Bloomberg’s research reveals Retrieval-Augmented Generation (RAG) can produce unsafe responses; future designs must integrate safety systems that specifically anticipate how retrieved content might interact with model safeguards
According to surprising new research published by Bloomberg, RAG can potentially make large language models (LLMs) unsafe. Bloomberg’s paper, ‘RAG LLMs are Not Safer: A Safety Analysis of Retrieval-Augmented Generation for Large Language Models,’ evaluated 11 popular LLMs including Claude-3.5-Sonnet, Llama-3-8B and GPT-4o. The findings contradict conventional wisdom that RAG inherently makes AI systems safer. The Bloomberg research team discovered that when using RAG, models that typically refuse harmful queries in standard settings often produce unsafe responses. For example, Llama-3-8B’s unsafe responses jumped from 0.3% to 9.2% when RAG was implemented. Alongside the RAG research, Bloomberg released a second paper, ‘Understanding and Mitigating Risks of Generative AI in Financial Services,’ that introduces a specialized AI content risk taxonomy for financial services that addresses domain-specific concerns not covered by general-purpose safety approaches. The research challenges widespread assumptions that retrieval-augmented generation (RAG) enhances AI safety, while demonstrating how existing guardrail systems fail to address domain-specific risks in financial services applications.
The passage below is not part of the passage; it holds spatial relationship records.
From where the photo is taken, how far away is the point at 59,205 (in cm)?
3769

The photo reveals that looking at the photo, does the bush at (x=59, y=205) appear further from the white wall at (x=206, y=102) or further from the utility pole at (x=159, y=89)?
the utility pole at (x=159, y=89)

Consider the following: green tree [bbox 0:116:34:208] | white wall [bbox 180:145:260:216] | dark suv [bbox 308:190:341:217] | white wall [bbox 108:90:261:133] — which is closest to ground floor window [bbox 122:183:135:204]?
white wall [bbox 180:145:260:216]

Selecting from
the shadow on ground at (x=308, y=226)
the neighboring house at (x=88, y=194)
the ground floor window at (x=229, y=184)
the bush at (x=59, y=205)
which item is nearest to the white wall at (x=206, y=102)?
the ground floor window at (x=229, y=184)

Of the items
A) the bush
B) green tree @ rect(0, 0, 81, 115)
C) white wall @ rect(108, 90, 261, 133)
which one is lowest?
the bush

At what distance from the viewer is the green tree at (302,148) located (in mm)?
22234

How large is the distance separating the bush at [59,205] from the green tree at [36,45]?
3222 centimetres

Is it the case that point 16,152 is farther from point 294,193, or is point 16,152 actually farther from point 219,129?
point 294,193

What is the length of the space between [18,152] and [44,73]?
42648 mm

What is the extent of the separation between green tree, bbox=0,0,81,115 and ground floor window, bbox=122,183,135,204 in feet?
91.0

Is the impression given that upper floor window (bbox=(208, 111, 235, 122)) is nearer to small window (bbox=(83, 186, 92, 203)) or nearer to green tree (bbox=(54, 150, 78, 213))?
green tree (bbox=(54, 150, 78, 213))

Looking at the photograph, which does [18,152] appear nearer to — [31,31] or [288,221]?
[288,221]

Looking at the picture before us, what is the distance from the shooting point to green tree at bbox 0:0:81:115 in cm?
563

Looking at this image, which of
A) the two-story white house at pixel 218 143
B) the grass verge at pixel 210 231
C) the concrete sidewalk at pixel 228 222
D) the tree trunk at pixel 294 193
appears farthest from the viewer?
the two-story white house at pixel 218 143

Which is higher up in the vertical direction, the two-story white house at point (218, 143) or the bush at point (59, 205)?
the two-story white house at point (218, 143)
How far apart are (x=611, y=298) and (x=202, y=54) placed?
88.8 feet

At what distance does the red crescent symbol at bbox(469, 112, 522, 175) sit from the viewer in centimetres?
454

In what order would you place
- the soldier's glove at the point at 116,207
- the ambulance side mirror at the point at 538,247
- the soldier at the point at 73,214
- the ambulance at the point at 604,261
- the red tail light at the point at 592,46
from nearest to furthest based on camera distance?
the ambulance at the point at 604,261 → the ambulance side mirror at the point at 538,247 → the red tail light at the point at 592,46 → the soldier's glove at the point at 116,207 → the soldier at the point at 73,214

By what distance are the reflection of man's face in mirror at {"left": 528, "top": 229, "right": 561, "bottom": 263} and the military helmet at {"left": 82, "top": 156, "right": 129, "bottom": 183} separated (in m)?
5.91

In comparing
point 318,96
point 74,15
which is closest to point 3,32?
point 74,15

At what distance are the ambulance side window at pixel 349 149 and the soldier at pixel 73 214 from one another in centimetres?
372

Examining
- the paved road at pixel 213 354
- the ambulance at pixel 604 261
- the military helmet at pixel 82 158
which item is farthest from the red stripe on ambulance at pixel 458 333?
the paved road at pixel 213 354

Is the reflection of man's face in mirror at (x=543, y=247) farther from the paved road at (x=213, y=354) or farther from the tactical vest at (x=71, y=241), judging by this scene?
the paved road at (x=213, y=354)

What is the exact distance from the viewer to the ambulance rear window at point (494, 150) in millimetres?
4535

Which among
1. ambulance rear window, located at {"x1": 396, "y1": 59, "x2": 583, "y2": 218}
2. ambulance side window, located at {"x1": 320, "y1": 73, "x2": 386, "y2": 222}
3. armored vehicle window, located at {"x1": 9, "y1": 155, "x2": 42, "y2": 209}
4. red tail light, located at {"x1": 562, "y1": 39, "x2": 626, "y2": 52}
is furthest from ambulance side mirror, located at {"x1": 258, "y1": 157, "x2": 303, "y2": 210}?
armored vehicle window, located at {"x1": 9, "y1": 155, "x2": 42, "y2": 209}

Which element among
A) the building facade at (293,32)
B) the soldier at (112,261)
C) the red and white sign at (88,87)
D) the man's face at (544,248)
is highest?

For enterprises looking to lead the way in AI, Bloomberg’s research mean that RAG implementations require a fundamental rethinking of safety architecture. Leaders must move beyond viewing guardrails and RAG as separate components and instead design integrated safety systems that specifically anticipate how retrieved content might interact with model safeguards. Industry-leading organizations will need to develop domain-specific risk taxonomies tailored to their regulatory environments, shifting from generic AI safety frameworks to those that address specific business concerns.